More than 120 teachers have participated to date, teaching collectively more than 25,000 children. Reedy says, “One of the things we do best is help dance teachers become their best teaching selves, gaining in skill and confidence. I delight in watching them start, expand, and improve the programs they work in, stay in the field, and mentor others.” 
 

An LDI success story
A 2005 Summer Institute graduate, Erica Rose Jeffrey, speaks glowingly of LDI, calling it an “oasis.” Jeffrey has degrees in ballet and mediation and conflict resolution. She now teaches dance in Bay Area public schools, through San Francisco Ballet’s Dance in Schools and Communities program, in recreation programs, and at local dance studios. She is outreach director for Let’s All Dance!, a dance-in-schools residency program at Marin Dance Theatre in San Rafael.

Jeffrey calls the ongoing mentorship of the LDI program and its collegiality “invaluable.” Unless they have studied pedagogy in college, dancers often come to teaching in a solitary rite of passage, learning through trial and error and without professional support. LDI offers semi-annual Issues of Practice seminars as well as two events per month—free brunches and happy-hour get-togethers, plus consultations and workshops for the community.

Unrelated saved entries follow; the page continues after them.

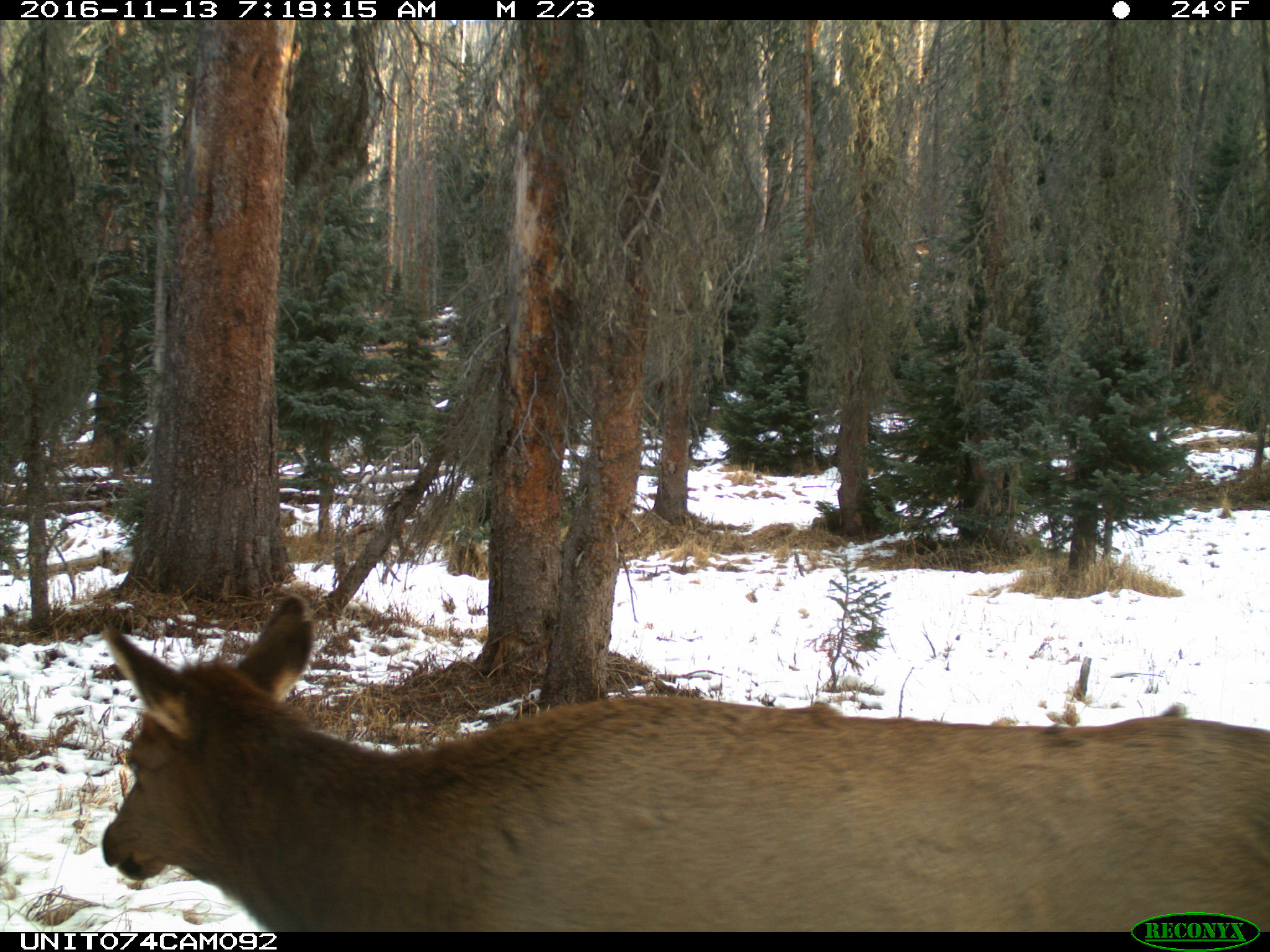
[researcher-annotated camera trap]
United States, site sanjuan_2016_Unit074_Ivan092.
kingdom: Animalia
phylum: Chordata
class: Mammalia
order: Artiodactyla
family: Cervidae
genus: Cervus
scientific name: Cervus elaphus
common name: red deer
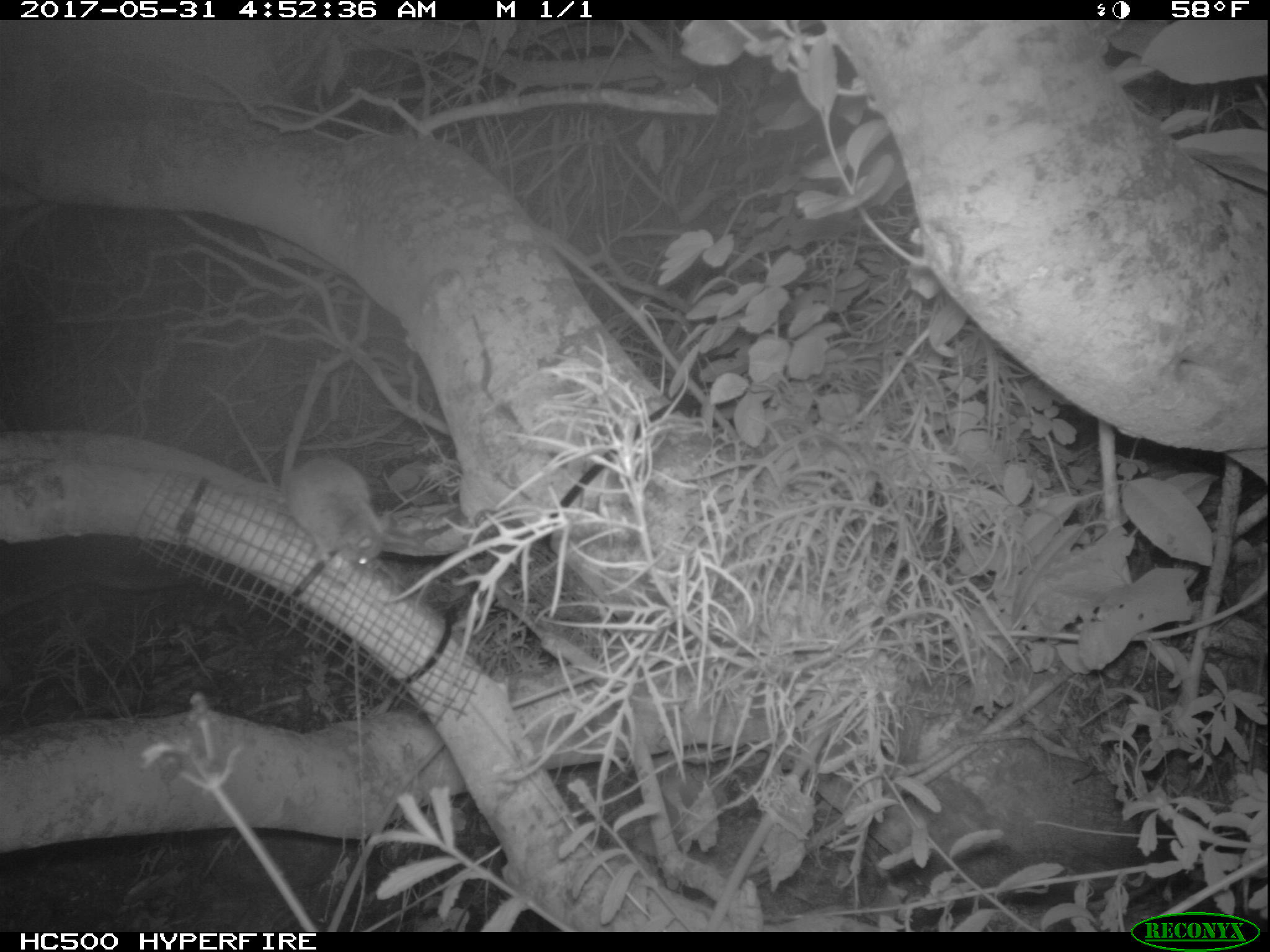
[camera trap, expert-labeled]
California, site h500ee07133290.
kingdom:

Jeffrey, who is interested in leadership and dance advocacy, believes she emerged from the Summer Institute with renewed skills, concrete exercises, individual lesson plans, and the confidence to direct a program. “LDI encouraged me to look at complexities within the field,” she says.

She has stayed connected to her LDI family, serving as a facilitator and mentor to new program participants. She also takes part in the Advanced Summer Institute, a four-day workshop for Summer Institute graduates that furthers their knowledge and solidifies their sense of community. She will expand her own conflict-resolution dance education program, Moving Toward Peace, when she travels to Australia on a Rotary Peace Fellowship in 2012.

Promoting the power of dance
Reedy and Ng are role models, innovative thinkers who allow their students the freedom to explore and help connect them to the greater dance community. They believe in the power of dance education to bring about social change, heal communities, and develop future leaders. Their philosophy begins with the idea that, as Ng points out, “working with composition makes for thoughtful dancers.” Thoughtful dancers in turn make thoughtful choreographers and teachers, or transfer to any vocation. They believe that putting nonverbal expressive ideas into motion and crafting them into a dance utilizes a whole-brain approach to learning.

The National Art Education Association claims that the arts make a tremendous impact on the developmental growth of every child and help level the learning field across socioeconomic boundaries. Reedy and Ng simply want every child to be able to create and to have access to qualified dance teachers to guide them in the process.